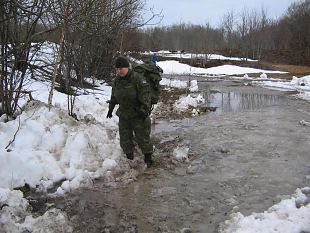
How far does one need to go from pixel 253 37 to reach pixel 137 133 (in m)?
57.8

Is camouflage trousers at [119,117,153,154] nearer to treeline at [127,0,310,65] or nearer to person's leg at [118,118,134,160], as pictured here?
person's leg at [118,118,134,160]

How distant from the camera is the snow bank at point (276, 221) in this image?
4422mm

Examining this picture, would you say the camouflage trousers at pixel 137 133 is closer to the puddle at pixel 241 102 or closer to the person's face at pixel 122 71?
the person's face at pixel 122 71

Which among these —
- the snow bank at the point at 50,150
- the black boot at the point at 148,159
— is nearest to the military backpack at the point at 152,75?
the black boot at the point at 148,159

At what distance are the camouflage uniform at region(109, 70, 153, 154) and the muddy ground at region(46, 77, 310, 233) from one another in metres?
0.41

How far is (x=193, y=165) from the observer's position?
276 inches

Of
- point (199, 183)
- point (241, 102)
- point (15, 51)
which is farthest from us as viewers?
point (241, 102)

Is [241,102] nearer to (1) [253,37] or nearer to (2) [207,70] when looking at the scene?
(2) [207,70]

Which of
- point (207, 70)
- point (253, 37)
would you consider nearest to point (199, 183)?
point (207, 70)

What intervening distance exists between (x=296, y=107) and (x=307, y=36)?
4121 cm

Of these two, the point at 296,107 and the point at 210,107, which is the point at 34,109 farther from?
the point at 296,107

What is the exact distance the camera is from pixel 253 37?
61.2 meters

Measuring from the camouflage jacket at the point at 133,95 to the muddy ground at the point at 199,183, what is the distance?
0.89m

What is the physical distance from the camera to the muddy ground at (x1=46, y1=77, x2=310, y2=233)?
4824mm
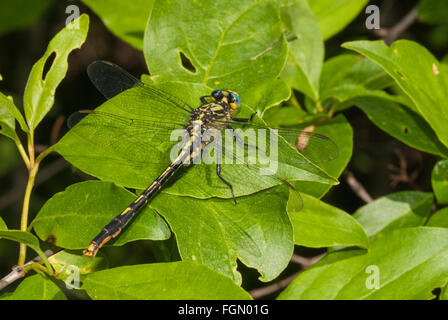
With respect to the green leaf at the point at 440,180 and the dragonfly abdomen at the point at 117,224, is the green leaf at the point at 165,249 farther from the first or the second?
the green leaf at the point at 440,180

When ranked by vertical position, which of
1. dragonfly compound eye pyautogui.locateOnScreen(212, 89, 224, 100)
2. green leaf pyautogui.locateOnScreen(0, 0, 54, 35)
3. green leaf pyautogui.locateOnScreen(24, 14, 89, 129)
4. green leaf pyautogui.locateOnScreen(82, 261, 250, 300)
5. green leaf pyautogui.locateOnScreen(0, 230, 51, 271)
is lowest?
green leaf pyautogui.locateOnScreen(82, 261, 250, 300)

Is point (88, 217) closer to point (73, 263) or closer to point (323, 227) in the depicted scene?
point (73, 263)

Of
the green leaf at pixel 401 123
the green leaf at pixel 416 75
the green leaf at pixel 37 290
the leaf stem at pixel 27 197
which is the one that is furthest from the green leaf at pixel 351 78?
the green leaf at pixel 37 290

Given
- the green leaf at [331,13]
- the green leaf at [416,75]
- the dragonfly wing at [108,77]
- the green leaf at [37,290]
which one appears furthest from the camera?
the green leaf at [331,13]

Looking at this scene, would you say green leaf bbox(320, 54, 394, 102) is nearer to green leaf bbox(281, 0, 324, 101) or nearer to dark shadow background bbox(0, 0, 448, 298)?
green leaf bbox(281, 0, 324, 101)

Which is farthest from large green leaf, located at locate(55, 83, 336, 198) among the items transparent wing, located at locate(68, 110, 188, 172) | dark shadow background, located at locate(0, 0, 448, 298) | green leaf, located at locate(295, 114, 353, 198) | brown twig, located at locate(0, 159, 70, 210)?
brown twig, located at locate(0, 159, 70, 210)
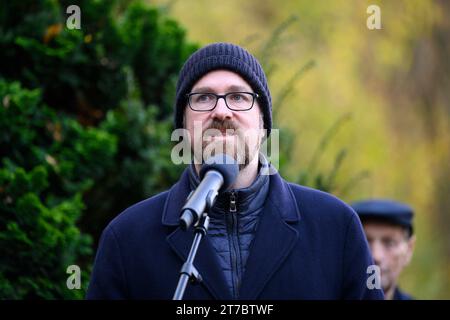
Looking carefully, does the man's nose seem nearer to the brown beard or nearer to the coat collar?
the brown beard

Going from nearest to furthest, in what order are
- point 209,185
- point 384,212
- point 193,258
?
point 193,258 → point 209,185 → point 384,212

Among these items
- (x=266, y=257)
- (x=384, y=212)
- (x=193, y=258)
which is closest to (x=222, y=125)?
(x=266, y=257)

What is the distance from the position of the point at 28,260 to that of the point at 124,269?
1.60 m

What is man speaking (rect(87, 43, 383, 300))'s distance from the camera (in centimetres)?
324

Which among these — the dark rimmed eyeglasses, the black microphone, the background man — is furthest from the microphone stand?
the background man

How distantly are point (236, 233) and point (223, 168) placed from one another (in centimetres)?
42

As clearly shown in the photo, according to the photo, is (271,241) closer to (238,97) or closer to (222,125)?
(222,125)

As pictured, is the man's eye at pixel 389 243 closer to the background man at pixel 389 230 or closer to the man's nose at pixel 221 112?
the background man at pixel 389 230

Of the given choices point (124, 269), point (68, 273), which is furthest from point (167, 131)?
point (124, 269)

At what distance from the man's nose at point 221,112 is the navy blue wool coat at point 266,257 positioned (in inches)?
15.8

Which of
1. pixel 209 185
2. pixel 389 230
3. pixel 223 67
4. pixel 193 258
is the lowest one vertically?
pixel 193 258

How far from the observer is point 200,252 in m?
3.31

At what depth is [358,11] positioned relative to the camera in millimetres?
11727

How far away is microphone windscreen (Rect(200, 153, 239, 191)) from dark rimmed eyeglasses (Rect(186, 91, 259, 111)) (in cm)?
37
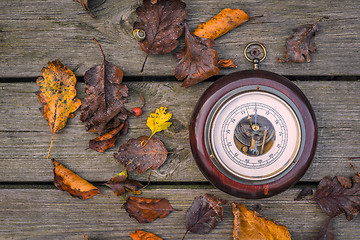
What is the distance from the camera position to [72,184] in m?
1.01

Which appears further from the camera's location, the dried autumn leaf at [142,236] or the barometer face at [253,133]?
the dried autumn leaf at [142,236]

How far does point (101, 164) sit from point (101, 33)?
49 cm

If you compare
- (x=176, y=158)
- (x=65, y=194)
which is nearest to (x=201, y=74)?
(x=176, y=158)

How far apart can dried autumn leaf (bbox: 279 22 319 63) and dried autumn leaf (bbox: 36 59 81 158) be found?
2.57 ft

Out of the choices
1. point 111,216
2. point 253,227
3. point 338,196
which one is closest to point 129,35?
point 111,216

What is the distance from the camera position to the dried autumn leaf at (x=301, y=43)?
964mm

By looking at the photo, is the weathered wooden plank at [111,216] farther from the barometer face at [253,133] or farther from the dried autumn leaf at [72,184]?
the barometer face at [253,133]

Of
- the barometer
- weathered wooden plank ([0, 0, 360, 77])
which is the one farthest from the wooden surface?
the barometer

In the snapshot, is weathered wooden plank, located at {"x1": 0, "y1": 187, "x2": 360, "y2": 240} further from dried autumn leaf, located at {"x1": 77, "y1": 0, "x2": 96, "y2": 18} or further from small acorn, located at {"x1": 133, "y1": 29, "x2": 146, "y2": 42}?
dried autumn leaf, located at {"x1": 77, "y1": 0, "x2": 96, "y2": 18}

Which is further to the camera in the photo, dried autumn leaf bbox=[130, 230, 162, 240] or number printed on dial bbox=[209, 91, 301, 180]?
dried autumn leaf bbox=[130, 230, 162, 240]

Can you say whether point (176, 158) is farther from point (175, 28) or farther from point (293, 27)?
point (293, 27)

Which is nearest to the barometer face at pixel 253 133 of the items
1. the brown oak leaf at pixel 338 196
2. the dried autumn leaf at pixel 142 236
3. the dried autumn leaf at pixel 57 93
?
Answer: the brown oak leaf at pixel 338 196

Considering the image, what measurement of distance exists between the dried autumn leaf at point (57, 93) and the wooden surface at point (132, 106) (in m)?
0.03

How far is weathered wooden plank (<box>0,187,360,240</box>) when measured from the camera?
1014mm
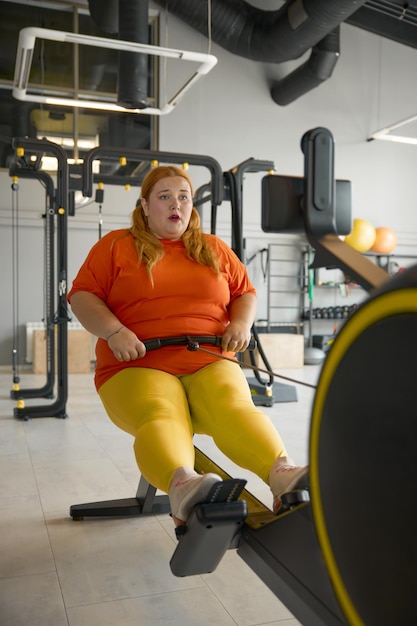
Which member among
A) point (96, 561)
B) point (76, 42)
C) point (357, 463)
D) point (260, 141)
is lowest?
point (96, 561)

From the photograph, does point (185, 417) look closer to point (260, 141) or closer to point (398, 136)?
point (398, 136)

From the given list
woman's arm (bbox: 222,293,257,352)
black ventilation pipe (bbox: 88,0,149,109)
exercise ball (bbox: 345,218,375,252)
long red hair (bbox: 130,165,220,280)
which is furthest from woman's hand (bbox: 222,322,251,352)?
exercise ball (bbox: 345,218,375,252)

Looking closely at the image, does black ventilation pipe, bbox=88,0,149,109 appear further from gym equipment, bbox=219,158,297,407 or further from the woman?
the woman

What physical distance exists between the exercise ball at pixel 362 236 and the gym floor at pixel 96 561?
5.59 m

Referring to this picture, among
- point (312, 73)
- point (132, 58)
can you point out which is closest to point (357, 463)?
point (132, 58)

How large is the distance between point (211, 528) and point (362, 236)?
7.79 meters

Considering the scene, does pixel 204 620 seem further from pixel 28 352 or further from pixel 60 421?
pixel 28 352

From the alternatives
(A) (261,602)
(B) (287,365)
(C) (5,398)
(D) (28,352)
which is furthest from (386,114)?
(A) (261,602)

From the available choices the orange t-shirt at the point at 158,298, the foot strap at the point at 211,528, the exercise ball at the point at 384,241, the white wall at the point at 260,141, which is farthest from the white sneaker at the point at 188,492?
the exercise ball at the point at 384,241

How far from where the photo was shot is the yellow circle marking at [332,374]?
0.87 metres

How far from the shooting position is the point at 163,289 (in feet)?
6.42

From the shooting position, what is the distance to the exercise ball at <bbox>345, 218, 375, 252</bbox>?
8.59 m

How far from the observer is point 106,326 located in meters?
1.85

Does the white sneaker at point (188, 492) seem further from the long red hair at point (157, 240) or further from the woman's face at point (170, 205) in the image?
the woman's face at point (170, 205)
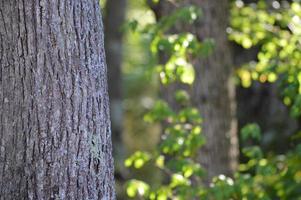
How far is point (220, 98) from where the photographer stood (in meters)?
6.93

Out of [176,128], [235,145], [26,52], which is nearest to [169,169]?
[176,128]

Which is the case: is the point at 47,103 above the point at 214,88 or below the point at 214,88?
below

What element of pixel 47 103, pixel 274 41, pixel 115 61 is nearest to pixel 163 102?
pixel 274 41

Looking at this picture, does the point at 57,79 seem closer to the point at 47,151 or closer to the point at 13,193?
the point at 47,151

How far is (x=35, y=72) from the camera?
3.38 meters

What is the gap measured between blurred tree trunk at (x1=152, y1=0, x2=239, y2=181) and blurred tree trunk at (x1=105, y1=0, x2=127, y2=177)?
4551 mm

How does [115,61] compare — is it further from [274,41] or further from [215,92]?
[274,41]

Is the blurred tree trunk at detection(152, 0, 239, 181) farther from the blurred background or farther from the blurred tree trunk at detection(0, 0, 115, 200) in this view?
the blurred tree trunk at detection(0, 0, 115, 200)

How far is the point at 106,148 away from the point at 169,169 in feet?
8.70

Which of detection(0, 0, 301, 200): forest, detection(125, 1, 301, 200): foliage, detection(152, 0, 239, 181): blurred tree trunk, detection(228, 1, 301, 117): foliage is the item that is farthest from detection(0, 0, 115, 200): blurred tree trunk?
detection(152, 0, 239, 181): blurred tree trunk

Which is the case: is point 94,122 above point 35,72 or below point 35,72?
below

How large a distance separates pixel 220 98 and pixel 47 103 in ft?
12.4

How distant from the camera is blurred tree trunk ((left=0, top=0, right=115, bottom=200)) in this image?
3379 millimetres

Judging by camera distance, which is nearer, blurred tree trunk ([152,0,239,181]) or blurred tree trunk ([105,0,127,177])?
blurred tree trunk ([152,0,239,181])
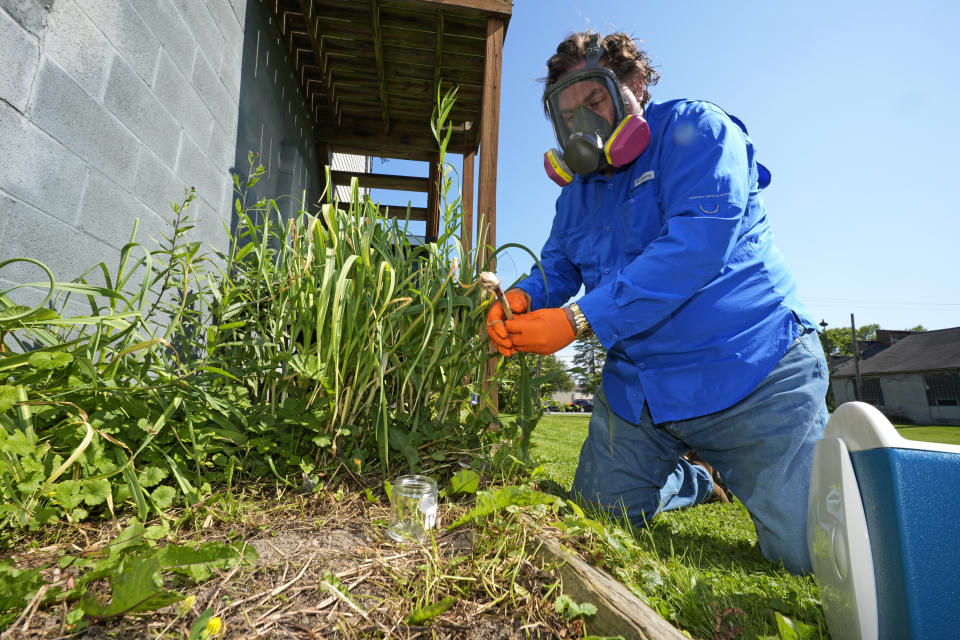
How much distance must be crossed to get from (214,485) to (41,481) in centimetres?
35

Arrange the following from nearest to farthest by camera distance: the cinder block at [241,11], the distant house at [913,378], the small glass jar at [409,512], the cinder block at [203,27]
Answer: the small glass jar at [409,512]
the cinder block at [203,27]
the cinder block at [241,11]
the distant house at [913,378]

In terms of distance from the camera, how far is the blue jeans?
1.40 m

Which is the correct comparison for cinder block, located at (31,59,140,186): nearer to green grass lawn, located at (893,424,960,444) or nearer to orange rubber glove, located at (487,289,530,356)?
orange rubber glove, located at (487,289,530,356)

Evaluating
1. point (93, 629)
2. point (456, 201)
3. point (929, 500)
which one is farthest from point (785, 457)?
point (93, 629)

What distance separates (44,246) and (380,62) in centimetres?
322

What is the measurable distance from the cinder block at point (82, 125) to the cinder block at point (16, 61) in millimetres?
36

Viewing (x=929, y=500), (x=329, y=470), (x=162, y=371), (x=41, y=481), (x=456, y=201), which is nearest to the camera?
(x=929, y=500)

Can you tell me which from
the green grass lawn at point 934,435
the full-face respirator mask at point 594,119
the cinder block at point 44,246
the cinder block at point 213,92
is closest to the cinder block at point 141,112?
the cinder block at point 213,92

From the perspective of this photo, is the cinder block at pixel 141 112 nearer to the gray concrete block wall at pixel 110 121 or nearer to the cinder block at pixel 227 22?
the gray concrete block wall at pixel 110 121

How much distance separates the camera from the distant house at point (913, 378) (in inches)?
1136

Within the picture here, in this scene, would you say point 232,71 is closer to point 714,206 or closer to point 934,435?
point 714,206

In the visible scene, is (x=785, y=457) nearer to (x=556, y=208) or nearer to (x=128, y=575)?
(x=556, y=208)

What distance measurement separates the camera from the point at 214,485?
1058 mm

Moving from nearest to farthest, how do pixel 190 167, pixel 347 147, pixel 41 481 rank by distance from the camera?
pixel 41 481 → pixel 190 167 → pixel 347 147
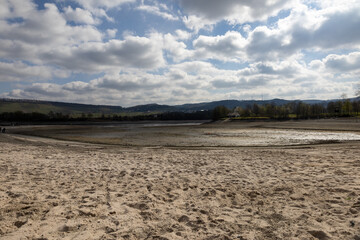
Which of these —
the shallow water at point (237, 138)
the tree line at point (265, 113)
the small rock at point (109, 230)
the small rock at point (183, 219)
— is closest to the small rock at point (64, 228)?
the small rock at point (109, 230)

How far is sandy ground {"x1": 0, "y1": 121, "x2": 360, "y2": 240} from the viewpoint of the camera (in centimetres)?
406

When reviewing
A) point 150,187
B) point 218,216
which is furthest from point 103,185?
point 218,216

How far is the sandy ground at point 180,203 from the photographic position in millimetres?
4059

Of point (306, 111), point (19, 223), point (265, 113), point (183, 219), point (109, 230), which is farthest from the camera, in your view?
point (265, 113)

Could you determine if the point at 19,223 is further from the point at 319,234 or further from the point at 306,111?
the point at 306,111

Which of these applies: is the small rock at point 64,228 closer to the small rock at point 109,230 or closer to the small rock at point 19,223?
the small rock at point 109,230

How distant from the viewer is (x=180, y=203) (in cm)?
551

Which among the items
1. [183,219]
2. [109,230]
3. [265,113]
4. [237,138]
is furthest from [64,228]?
[265,113]

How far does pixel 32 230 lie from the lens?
403cm

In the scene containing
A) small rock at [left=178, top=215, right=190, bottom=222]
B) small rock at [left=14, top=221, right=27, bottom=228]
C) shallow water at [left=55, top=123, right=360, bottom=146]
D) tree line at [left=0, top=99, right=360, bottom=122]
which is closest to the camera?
small rock at [left=14, top=221, right=27, bottom=228]

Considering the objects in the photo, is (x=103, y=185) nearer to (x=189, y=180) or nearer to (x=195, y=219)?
(x=189, y=180)

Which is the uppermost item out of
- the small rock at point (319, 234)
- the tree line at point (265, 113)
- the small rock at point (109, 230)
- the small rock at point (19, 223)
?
the tree line at point (265, 113)

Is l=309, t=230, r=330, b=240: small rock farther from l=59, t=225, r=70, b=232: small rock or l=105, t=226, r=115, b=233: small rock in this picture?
l=59, t=225, r=70, b=232: small rock

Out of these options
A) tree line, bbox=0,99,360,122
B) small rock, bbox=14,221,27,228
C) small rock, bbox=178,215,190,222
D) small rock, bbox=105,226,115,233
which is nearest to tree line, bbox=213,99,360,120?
tree line, bbox=0,99,360,122
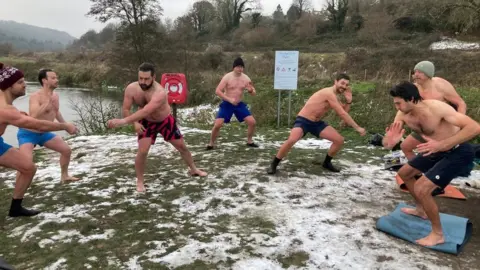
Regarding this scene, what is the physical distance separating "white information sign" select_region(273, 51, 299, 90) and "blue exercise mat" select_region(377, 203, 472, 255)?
5747 mm

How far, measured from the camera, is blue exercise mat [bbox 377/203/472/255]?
3.57m

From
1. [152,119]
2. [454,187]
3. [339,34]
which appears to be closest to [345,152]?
[454,187]

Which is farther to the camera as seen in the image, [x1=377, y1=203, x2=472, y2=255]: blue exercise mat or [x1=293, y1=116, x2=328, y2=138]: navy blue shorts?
[x1=293, y1=116, x2=328, y2=138]: navy blue shorts

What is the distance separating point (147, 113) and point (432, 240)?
3373mm

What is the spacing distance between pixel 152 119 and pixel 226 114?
2.49 meters

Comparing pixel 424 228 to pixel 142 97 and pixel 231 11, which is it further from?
pixel 231 11

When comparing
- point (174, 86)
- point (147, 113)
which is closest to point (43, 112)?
point (147, 113)

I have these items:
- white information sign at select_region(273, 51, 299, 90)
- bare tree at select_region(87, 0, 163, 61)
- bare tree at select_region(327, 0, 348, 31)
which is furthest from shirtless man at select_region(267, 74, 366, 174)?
bare tree at select_region(327, 0, 348, 31)

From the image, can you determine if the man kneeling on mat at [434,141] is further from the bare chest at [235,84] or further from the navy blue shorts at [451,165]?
the bare chest at [235,84]

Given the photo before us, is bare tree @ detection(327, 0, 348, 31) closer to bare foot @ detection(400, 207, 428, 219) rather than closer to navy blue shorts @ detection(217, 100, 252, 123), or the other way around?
navy blue shorts @ detection(217, 100, 252, 123)

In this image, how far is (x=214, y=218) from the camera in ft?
13.9

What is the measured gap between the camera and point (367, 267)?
10.6ft

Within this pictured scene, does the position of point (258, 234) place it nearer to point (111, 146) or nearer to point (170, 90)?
point (111, 146)

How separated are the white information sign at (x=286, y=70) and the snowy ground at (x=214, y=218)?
3.18m
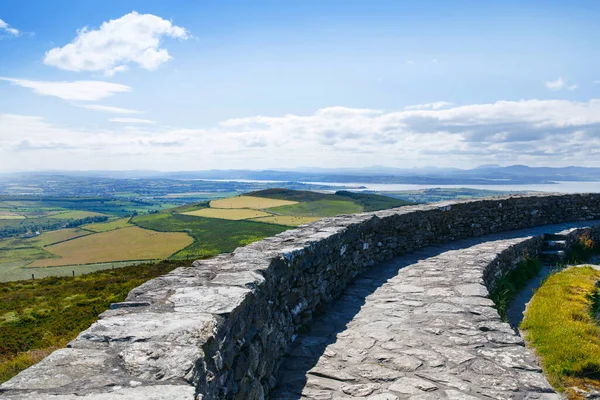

Stated problem
In the data, take the lines starting with the one containing "How large a" and going through the one containing "3379 millimetres", and write them out again with "blurred tree trunk" swapped for "out-of-focus tree trunk" and nothing else changed.

Solution for this task
How large a distance separates pixel 220 98 and pixel 47 103 in ft?
12.4

How distant from the camera is out-of-focus tree trunk ((left=0, top=0, right=115, bottom=200)) in this image?
3379 millimetres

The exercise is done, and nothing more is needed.